The other interpretation, of course, is that “evolution knows best”. These interactions we design between the agents are not necessarily accurate depictions of the game that is happening because of the other externalities like the spatial factors. This means that if we always take an overly reductionist account, we say “oh, I know their pairwise interactions, I should be able to infer everything based on that” but that might not be everything that is happening. They are actually evolving towards a more holistic representation of what is happening and incorporating the externalities of their actions — things that are not direct effects on their fitness, but will trickle down to them in the long term.

About Artem Kaznatcheev
From the Department of Computer Science at Oxford University and Department of Translational Hematology & Oncology Research at Cleveland Clinic, I marvel at the world through algorithmic lenses. My mind is drawn to evolutionary dynamics, theoretical computer science, mathematical oncology, computational learning theory, and philosophy of science. Previously I was at the Department of Integrated Mathematical Oncology at Moffitt Cancer Center, and the School of Computer Science and Department of Psychology at McGill University. In a past life, I worried about quantum queries at the Institute for Quantum Computing and Department of Combinatorics & Optimization at University of Waterloo and as a visitor to the Centre for Quantum Technologies at National University of Singapore. Meander with me on Google+ and Twitter.

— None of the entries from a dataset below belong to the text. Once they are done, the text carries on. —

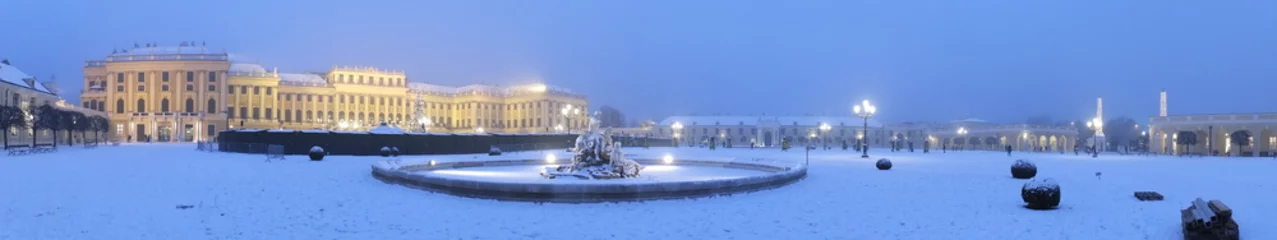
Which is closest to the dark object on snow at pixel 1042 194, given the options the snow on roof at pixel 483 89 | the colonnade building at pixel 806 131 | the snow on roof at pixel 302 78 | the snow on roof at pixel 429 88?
the colonnade building at pixel 806 131

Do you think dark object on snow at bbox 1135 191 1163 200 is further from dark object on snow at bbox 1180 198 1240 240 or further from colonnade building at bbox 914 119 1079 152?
colonnade building at bbox 914 119 1079 152

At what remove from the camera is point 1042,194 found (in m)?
13.4

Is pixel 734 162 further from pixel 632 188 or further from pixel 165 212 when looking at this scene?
pixel 165 212

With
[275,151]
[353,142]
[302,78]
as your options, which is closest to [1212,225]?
[275,151]

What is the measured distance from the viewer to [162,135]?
293 ft

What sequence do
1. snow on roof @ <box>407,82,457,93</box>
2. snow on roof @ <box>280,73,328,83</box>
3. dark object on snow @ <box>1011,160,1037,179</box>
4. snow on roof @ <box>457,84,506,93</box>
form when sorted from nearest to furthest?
dark object on snow @ <box>1011,160,1037,179</box> → snow on roof @ <box>280,73,328,83</box> → snow on roof @ <box>407,82,457,93</box> → snow on roof @ <box>457,84,506,93</box>

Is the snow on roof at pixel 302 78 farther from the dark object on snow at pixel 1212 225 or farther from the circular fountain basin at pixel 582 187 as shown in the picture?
the dark object on snow at pixel 1212 225

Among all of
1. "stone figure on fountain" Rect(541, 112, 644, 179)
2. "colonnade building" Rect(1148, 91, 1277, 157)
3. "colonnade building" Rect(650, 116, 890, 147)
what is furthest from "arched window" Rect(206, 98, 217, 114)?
"colonnade building" Rect(1148, 91, 1277, 157)

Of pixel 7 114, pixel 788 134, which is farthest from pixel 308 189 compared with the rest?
pixel 788 134

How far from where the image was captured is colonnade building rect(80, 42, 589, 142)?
3617 inches

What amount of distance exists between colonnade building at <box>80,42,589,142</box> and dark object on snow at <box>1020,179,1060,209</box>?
206ft

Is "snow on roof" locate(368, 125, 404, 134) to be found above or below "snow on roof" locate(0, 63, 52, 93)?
below

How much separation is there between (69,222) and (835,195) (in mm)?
13258

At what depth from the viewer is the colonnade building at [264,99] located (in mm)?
91875
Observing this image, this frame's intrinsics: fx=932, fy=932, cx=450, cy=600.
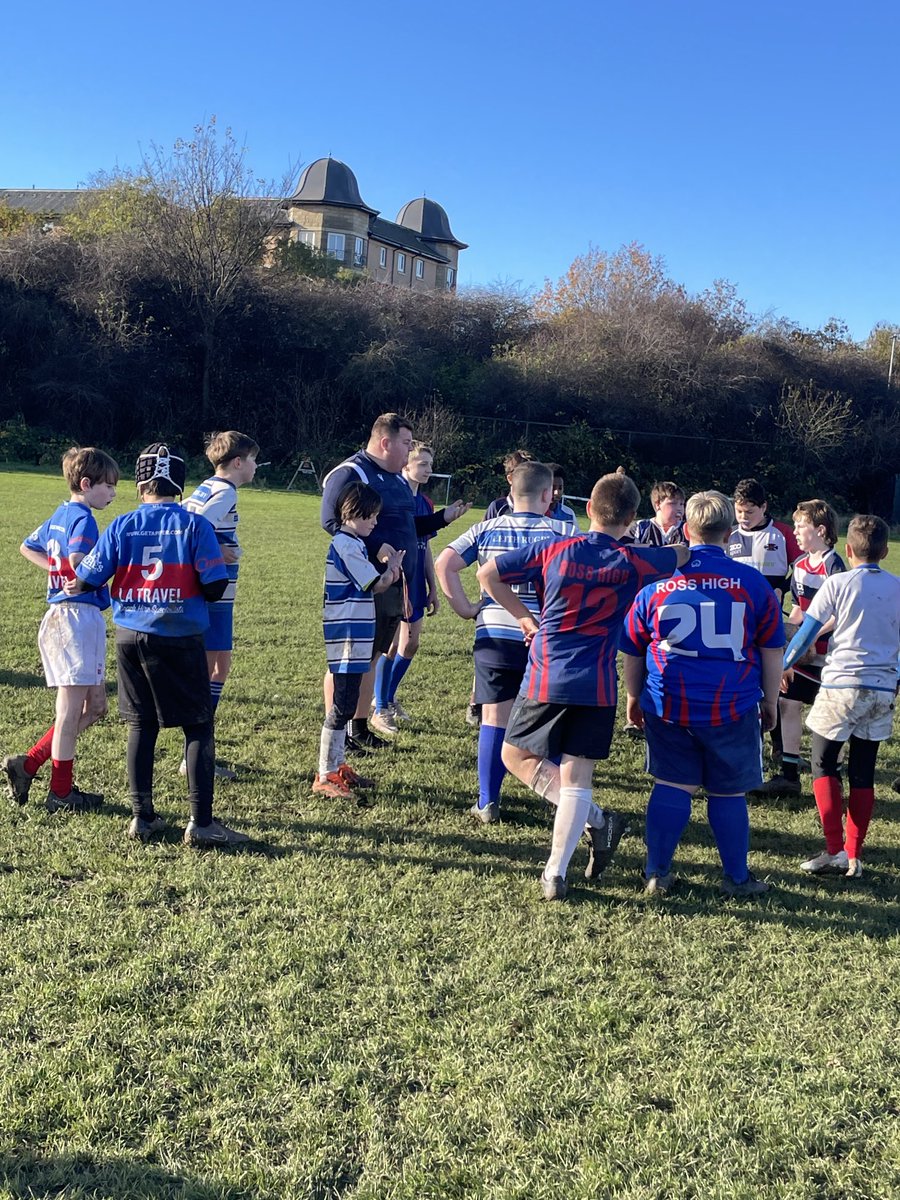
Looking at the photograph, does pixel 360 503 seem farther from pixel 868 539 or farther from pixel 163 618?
pixel 868 539

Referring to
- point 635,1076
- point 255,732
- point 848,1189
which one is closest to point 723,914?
point 635,1076

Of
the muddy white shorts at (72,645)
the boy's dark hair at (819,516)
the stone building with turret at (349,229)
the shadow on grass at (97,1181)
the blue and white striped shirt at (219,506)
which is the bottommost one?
the shadow on grass at (97,1181)

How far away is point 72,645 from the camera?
472cm

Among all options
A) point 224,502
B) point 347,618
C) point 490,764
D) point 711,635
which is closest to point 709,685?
point 711,635

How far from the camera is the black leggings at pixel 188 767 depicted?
446cm

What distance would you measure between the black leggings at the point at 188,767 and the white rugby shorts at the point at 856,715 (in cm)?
301

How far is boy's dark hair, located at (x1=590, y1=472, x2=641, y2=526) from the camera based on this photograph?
4.15 metres

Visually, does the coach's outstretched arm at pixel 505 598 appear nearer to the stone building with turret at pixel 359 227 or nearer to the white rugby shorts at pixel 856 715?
the white rugby shorts at pixel 856 715

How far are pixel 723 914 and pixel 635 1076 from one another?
1340mm

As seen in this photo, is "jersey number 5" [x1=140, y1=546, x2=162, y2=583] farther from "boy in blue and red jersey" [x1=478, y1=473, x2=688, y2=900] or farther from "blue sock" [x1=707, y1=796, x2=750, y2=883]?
"blue sock" [x1=707, y1=796, x2=750, y2=883]

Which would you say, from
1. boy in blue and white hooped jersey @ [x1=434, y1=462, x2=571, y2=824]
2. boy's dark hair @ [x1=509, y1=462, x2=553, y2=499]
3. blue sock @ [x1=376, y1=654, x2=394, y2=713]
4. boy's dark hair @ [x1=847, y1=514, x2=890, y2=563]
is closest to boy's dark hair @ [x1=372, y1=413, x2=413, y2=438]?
boy in blue and white hooped jersey @ [x1=434, y1=462, x2=571, y2=824]

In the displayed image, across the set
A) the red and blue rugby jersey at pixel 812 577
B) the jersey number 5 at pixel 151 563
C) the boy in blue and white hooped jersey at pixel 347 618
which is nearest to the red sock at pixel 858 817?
the red and blue rugby jersey at pixel 812 577

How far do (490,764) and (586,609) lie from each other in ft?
4.30

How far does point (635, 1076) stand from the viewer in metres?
2.93
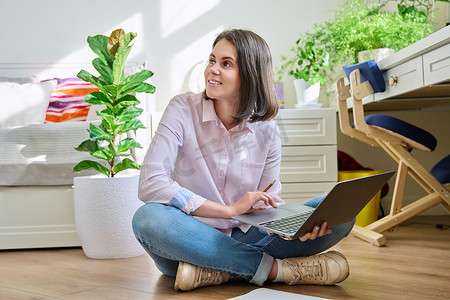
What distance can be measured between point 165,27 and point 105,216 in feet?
5.22

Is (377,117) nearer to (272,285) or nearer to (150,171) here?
(272,285)

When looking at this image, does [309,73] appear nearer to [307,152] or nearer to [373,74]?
[307,152]

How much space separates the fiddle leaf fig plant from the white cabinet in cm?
90

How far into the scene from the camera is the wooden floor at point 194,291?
1.38 m

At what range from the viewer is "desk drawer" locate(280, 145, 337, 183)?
2668 millimetres

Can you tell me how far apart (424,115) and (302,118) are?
3.07 feet

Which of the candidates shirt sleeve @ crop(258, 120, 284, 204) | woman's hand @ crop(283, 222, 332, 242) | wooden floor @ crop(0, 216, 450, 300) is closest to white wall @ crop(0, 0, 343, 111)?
wooden floor @ crop(0, 216, 450, 300)

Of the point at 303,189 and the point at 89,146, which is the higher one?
the point at 89,146

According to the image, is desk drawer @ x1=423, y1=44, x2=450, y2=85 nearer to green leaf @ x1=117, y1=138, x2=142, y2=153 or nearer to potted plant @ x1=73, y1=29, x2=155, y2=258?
potted plant @ x1=73, y1=29, x2=155, y2=258

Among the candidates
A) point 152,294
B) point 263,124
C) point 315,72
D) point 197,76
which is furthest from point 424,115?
point 152,294

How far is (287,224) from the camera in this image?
1267 millimetres

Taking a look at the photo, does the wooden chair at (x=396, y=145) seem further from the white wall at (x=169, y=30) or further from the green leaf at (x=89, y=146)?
the green leaf at (x=89, y=146)

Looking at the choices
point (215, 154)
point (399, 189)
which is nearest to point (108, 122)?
point (215, 154)

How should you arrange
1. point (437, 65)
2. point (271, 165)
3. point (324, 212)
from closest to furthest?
point (324, 212) < point (271, 165) < point (437, 65)
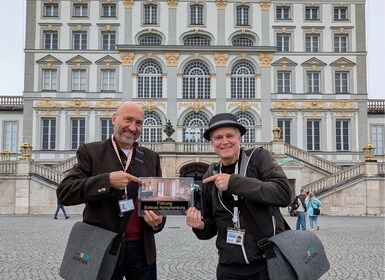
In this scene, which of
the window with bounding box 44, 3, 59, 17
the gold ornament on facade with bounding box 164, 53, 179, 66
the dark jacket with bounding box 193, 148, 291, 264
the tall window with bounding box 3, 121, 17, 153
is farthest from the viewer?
the tall window with bounding box 3, 121, 17, 153

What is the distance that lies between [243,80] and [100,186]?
112 feet

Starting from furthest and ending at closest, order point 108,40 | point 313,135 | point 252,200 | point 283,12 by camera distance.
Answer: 1. point 283,12
2. point 108,40
3. point 313,135
4. point 252,200

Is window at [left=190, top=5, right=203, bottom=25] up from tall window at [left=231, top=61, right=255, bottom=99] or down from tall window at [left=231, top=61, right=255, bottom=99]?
up

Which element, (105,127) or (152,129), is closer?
(152,129)

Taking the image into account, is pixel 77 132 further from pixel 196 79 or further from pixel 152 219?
pixel 152 219

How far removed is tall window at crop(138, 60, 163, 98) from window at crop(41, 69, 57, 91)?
5.98m

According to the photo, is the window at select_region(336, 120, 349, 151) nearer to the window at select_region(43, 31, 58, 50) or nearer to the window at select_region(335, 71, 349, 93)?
the window at select_region(335, 71, 349, 93)

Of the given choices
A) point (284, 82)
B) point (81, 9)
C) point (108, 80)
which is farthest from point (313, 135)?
point (81, 9)

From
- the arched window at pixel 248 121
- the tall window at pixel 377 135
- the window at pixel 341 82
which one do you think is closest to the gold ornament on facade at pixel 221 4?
the arched window at pixel 248 121

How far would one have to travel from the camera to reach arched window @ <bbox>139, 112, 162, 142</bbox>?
35750 millimetres

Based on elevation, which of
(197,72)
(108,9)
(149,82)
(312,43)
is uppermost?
(108,9)

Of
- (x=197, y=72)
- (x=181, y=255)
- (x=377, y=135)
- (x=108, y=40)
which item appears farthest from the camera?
(x=377, y=135)

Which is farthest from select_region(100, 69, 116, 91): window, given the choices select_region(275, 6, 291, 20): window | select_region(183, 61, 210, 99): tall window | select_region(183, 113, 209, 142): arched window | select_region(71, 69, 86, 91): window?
select_region(275, 6, 291, 20): window

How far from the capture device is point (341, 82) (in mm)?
36969
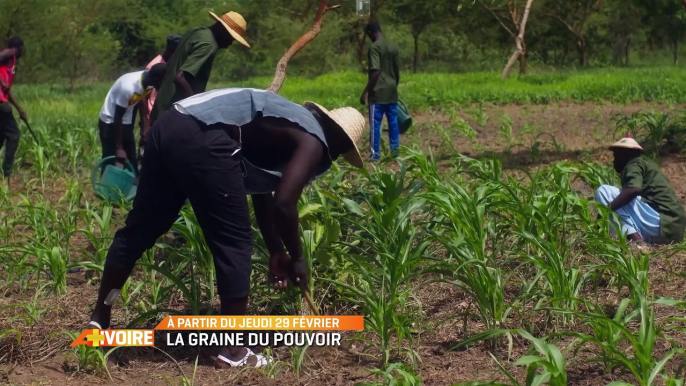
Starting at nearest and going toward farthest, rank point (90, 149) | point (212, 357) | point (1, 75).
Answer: point (212, 357) < point (1, 75) < point (90, 149)

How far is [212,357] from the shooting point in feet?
13.0

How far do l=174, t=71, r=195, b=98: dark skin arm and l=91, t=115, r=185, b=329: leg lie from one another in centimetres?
208

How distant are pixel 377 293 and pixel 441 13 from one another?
2716 cm

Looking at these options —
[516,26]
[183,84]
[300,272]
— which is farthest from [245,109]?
[516,26]

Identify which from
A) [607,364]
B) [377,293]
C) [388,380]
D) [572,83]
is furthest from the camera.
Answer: [572,83]

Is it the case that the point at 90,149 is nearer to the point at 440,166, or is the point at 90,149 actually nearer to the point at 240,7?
the point at 440,166

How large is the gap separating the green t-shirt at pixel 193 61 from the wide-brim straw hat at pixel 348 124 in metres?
2.11

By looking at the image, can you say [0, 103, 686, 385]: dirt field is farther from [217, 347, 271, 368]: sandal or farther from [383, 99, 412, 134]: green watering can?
[383, 99, 412, 134]: green watering can

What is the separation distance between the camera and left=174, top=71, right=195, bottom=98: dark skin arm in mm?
5918

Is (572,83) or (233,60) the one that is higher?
(572,83)

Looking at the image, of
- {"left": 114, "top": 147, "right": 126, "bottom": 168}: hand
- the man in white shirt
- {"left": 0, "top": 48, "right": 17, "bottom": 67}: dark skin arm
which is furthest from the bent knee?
{"left": 0, "top": 48, "right": 17, "bottom": 67}: dark skin arm

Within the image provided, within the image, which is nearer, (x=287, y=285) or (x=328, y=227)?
(x=287, y=285)

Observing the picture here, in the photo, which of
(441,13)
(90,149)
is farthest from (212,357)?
(441,13)

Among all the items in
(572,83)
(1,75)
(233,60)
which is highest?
(1,75)
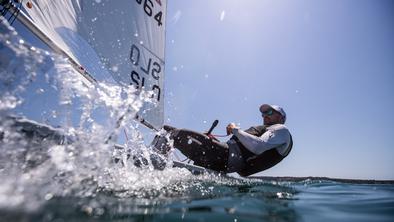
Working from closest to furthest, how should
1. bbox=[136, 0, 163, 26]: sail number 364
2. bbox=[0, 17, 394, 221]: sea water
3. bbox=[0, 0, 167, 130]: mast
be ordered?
bbox=[0, 17, 394, 221]: sea water, bbox=[0, 0, 167, 130]: mast, bbox=[136, 0, 163, 26]: sail number 364

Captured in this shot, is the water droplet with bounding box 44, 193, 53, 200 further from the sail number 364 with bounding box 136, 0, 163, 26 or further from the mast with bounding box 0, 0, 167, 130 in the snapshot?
the sail number 364 with bounding box 136, 0, 163, 26

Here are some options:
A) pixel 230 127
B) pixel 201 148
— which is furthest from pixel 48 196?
pixel 230 127

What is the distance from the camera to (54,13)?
3750 millimetres

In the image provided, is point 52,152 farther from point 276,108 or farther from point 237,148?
point 276,108

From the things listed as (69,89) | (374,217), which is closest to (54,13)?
(69,89)

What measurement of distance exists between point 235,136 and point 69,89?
2.54 meters

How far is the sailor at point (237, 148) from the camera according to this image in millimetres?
3715

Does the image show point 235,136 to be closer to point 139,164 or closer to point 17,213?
point 139,164

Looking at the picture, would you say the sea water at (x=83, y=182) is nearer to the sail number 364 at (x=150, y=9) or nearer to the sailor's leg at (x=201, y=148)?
the sailor's leg at (x=201, y=148)

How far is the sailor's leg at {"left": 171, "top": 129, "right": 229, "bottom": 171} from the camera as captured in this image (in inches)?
146

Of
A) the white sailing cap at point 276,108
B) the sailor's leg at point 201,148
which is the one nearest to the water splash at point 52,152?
the sailor's leg at point 201,148

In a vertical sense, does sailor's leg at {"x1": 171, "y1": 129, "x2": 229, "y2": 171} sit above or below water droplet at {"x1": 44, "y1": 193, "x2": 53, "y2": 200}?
above

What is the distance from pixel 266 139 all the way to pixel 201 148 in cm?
86

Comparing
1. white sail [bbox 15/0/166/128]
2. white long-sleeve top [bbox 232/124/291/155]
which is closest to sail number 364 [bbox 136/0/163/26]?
white sail [bbox 15/0/166/128]
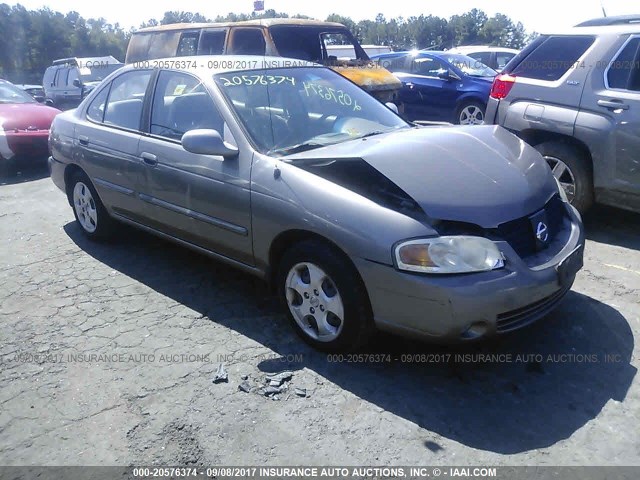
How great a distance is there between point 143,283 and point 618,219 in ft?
14.6

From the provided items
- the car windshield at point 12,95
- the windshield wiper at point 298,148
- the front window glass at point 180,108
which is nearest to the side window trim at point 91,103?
the front window glass at point 180,108

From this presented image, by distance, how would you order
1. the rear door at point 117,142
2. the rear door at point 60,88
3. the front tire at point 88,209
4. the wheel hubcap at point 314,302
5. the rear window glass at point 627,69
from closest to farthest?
1. the wheel hubcap at point 314,302
2. the rear door at point 117,142
3. the rear window glass at point 627,69
4. the front tire at point 88,209
5. the rear door at point 60,88

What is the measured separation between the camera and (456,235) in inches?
116

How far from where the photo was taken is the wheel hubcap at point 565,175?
5289 mm

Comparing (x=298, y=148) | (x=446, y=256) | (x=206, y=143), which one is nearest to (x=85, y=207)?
(x=206, y=143)

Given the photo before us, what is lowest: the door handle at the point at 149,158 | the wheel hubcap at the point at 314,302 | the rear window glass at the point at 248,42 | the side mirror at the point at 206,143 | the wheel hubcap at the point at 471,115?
the wheel hubcap at the point at 314,302

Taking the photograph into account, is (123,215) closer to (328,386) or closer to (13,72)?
(328,386)

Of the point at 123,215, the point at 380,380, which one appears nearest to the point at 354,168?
the point at 380,380

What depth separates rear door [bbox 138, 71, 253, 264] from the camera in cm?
370

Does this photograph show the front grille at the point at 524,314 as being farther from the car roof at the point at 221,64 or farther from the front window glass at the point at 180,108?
the car roof at the point at 221,64

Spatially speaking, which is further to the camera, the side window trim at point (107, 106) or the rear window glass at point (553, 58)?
the rear window glass at point (553, 58)

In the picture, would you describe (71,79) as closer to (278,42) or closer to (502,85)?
(278,42)

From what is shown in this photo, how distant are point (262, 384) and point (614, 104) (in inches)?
153

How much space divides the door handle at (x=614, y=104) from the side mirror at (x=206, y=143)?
3.37 metres
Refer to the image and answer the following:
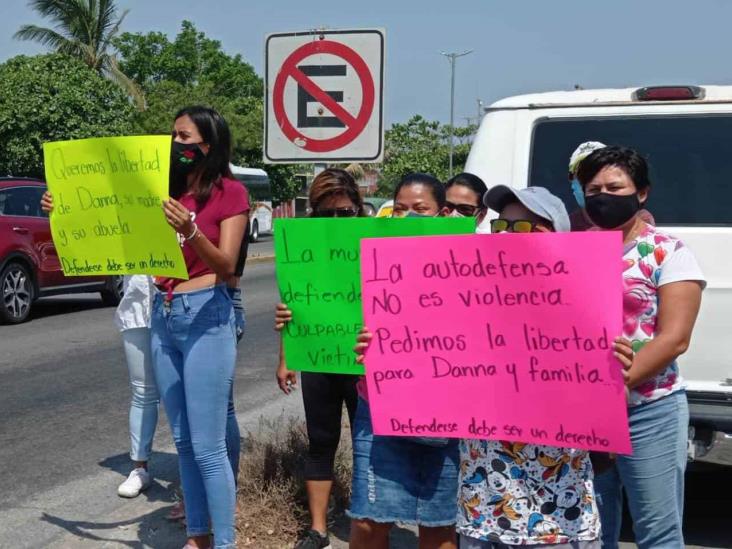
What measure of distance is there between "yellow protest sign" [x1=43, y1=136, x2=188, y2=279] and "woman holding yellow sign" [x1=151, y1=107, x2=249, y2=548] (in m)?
0.14

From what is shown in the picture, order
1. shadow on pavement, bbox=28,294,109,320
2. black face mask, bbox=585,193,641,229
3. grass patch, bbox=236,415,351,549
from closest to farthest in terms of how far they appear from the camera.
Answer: black face mask, bbox=585,193,641,229 < grass patch, bbox=236,415,351,549 < shadow on pavement, bbox=28,294,109,320

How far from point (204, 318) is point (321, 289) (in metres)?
0.59

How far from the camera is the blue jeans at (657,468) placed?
329cm

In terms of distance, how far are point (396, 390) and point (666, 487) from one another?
1.07m

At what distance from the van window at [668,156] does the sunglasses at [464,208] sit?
0.35 m

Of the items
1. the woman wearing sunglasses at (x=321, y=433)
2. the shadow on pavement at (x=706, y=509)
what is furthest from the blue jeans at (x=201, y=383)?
the shadow on pavement at (x=706, y=509)

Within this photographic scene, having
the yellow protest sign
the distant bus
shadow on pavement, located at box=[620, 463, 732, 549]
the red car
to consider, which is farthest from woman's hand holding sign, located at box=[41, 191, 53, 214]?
the distant bus

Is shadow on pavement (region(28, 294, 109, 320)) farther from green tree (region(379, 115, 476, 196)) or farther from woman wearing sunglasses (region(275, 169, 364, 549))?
Answer: green tree (region(379, 115, 476, 196))

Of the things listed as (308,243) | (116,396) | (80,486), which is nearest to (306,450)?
(80,486)

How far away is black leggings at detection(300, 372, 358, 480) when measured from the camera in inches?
175

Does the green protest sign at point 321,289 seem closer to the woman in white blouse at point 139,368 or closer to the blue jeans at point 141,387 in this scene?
the woman in white blouse at point 139,368

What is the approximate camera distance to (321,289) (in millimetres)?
3568

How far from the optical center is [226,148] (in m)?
4.03

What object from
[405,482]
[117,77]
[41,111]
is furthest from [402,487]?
[117,77]
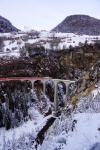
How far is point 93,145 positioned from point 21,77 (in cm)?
6676

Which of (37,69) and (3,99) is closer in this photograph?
(3,99)

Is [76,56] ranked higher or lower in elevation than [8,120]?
higher

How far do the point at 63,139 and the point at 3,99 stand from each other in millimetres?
54406

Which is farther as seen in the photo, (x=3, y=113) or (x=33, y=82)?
(x=33, y=82)

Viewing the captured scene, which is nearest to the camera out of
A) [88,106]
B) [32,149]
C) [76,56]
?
[32,149]

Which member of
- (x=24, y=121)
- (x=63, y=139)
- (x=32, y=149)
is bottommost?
(x=24, y=121)

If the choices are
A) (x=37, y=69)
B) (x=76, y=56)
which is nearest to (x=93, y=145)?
(x=37, y=69)

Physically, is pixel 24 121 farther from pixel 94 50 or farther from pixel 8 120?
pixel 94 50

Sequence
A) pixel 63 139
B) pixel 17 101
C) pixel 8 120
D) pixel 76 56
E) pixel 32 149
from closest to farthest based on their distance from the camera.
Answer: pixel 63 139 < pixel 32 149 < pixel 8 120 < pixel 17 101 < pixel 76 56

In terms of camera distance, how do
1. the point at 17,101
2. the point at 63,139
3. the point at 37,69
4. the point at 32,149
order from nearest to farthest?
the point at 63,139 < the point at 32,149 < the point at 17,101 < the point at 37,69

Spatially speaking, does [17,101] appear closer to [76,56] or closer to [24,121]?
[24,121]

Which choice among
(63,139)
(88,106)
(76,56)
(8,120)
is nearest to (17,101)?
(8,120)

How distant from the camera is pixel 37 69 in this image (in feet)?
305

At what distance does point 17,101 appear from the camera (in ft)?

12 Responses to Evolving useful delusions to promote cooperation

  1. Pingback: Irrational game theory interactions and self-delusions | Sublime Illusions

  2. Terrific T says:

    Somehow the term “leap of faith” comes to mind. Obviously not something that one would do if to be completely rational and selfish. But we do it anyways – perhaps an expected cultural norm? But then where did that come from?

    I wonder whether you could model a system where the agents develop certain confidence/trust and then have that broken (the other person brings an empty suitcase), and then that trust recovers by certain % afterward, which will decide if the agent would choose to cooperate or deflect. Agents do still meet each other once, but this means previous experience might affect current decision making. What would that system look like?

    (I remember one time a random guy on the street with a story about being locked out and no money to get home asked me for money. I gave him 20 bucks but never heard from him again. I kicked myself for being too nice. The next time I bumped into someone who actually needed help, I hesitated to give him money, and then again kicked myself because I think he would really need it.)

    Anyways, might be an interesting thing to study. Did anyone do that already?

    • Yeah, it is in that strange zone between fully iterated games (where you remember the actions of each person you interact with) and single-shot games where you can’t condition on the past at all. It is usually modelled as you have memory, but there is nothing you can use to tell agents apart (so you can’t remember something about a specific agent, only about agents in general). Take a look at Keven’s first post for an example. In that paper the neural nets can remember the past, but there is no marke by which to recognize specific agents. Maybe Keven will see this comment and join the discussion.